Dr. Schäfer ist der Leiter des Fachbereichs Gesundheit bei der Stadt Mannheim. Er bestätigt, dass am Uniklinikum Krankheiten festgestellt worden sind, die „für unsere Region sehr ungewöhnlich“ sind, seitdem in Mannheim mehrere tausend Flüchtlinge behandelt werden:
Tuberkulose fällt aber nicht in diese Kategorie. Das wurde am Klinikum auch in den Vorjahren immer wieder diagnostiziert und effektiv behandelt. Heute ist die Krankheit weitaus weniger gefährlich als gemeinhin angenommen.
Schon vor den stark angestiegenen Flüchtlingszahlen habe es jedes Jahr zweistellige Fallzahlen am Klinikum gegeben: „Eine Tuberkulose ist aber nicht gleich eine Tuberkulose,“ sagt Dr. Schäfer: „Sie tritt in vielen verschiedenen Formen auf. Und wenn man infiziert ist, heißt das noch nicht, dass die Krankheit auch ausbrechen muss.“
In frühen Stadien sei Tuberkulose heute meistens leicht behandelbar. Problematisch wären dagegen insbesondere multiresistente Tuberkulose-Formen, die man oft über mehrere Monate bis wenige Jahre behandeln müsse – nicht immer erfolgreich. Todesfälle seien dennoch die Ausnahme. Dr. Schäfer sagt außerdem:
Oft wird die Krankheit gar nicht erst diagnostiziert und dementsprechend auch nicht angemessen behandelt. Daher ist es gut, dass sich alle Flüchtlinge, die in Mannheim ankommen, einer Grunduntersuchung unterziehen. Dabei wird auch die Lunge geröntgt, wenn die Person älter als 15 Jahre und nicht schwanger ist.
Das Verfahren ist standardisiert und dauert oft nur wenige Minuten: Bei der Erstuntersuchung werden Flüchtlinge zuerst gefragt, wie sie sich fühlen; ob sie an Husten, Fieber, Schmerzen oder etwa Juckreiz leiden. Dann untersuchen Ärzte, ob äußerliche Symptome vorliegen, beispielsweise Hautausschlag. Wenn es dabei Auffälligkeiten gibt, werden weitere Maßnahmen eingeleitet.
„Gerüchte mit wahrem Kern werden überdramatisiert“
„Ein großes Problem ist die richtige Kommunikation,“ sagt Prof. Dr. Matthias Ebert, Direktor der zweiten medizinischen Klinik der UMM. Zu Beginn habe man (Sprach-)Probleme gehabt, den Flüchtlingen zu vermitteln, weswegen medizinische Grunduntersuchungen notwendig sind und was sie dabei erwartet:
Mittlerweile haben wir die Strukturen ein Stück weit professionalisiert und arbeiten zunehmend mit ausgebildeten Dolmetschern.
Zu Beginn hätten diese Aufgabe noch hauptsächlich Ehrenamtliche oder mehrsprachige Flüchtlinge übernehmen müssen. Das habe zwar meistens gut, aber nicht immer ohne Missverständnisse funktioniert. Doch auch die Kommunikation mit der Bevölkerung müsse man noch verbessern, sagt Prof. Dr. Ebert:
Viele Gerüchte sind im Umlauf, die sich aus einem Informationsdefizit ergeben.
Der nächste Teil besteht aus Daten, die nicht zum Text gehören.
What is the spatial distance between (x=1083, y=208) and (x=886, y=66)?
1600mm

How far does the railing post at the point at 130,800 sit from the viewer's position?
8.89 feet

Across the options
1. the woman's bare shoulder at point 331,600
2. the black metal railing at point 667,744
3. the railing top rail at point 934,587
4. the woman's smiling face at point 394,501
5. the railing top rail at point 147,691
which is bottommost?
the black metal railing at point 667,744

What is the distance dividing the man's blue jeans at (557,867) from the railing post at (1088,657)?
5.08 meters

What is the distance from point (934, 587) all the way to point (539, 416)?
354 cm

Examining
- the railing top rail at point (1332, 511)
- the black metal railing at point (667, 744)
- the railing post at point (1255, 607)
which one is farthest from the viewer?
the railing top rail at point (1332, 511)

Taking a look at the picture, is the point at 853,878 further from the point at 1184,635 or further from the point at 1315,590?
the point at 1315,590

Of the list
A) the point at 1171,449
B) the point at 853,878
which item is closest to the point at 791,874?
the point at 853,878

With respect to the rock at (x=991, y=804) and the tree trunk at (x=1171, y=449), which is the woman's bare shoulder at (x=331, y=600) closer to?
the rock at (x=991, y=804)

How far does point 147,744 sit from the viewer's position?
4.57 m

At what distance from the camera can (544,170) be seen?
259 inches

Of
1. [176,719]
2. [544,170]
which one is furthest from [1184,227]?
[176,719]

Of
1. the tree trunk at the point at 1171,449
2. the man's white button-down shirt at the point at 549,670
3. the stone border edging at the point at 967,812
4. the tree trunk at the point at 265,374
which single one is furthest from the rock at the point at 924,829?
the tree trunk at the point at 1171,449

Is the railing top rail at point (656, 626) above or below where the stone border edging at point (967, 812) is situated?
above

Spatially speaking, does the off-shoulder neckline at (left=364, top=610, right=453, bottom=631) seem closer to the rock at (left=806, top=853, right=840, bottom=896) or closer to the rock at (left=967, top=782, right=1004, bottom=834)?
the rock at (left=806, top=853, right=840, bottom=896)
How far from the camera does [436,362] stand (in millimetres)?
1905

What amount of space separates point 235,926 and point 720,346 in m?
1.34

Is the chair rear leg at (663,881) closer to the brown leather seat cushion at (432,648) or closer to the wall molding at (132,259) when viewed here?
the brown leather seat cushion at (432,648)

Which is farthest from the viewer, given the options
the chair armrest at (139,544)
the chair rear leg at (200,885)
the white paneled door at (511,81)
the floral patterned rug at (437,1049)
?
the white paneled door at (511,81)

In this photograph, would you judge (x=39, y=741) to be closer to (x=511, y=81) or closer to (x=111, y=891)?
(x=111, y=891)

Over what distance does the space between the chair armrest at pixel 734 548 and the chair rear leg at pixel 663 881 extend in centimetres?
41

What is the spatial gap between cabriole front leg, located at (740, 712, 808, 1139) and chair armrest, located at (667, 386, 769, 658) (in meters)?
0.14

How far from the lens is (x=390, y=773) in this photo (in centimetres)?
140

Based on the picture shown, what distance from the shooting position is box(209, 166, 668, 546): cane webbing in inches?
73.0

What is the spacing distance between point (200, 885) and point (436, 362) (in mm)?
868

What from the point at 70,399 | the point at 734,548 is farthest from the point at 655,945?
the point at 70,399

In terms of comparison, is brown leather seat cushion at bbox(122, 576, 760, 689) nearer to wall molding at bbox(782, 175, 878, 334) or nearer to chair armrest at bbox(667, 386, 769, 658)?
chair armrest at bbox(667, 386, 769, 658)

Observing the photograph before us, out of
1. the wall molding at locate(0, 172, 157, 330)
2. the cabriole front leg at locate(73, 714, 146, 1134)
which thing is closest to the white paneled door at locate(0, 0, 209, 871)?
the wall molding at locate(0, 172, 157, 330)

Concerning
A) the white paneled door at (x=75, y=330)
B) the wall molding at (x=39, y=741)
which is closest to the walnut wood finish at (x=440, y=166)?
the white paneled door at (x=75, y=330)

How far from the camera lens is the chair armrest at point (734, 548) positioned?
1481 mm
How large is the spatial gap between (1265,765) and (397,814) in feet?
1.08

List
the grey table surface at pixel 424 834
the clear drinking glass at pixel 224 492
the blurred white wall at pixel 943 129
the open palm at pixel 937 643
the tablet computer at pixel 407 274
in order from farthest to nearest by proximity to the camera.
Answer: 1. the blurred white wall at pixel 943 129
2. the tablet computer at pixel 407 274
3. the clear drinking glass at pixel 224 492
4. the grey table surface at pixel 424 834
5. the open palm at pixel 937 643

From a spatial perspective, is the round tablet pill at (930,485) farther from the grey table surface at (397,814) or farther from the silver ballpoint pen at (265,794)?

Oftmals gebe es einen wahren Kern und ernstzunehmende Probleme, die aber überdramatisiert würden: „Wir sind auf etliche Szenarien vorbereitet,“ sagt er: „Die Wahrscheinlichkeit, dass es in Mannheim zu einer Epidemie kommt, ist verschwindend gering.“
„Gewöhnliche Krankheiten sind gefährlicher“
Gerade im Winter sind Immunsysteme anfällig. Die größte Gefahr geht nach Auskunft der Ärzte nicht von „exotischen“ Krankheiten aus – sondern beispielsweise der Grippe, Magen-Darm-Infekten oder Windpocken. Also kurzum: Allen Infektionskrankheiten, die sich schnell und mit hoher Ansteckungsgefahr verbreiten.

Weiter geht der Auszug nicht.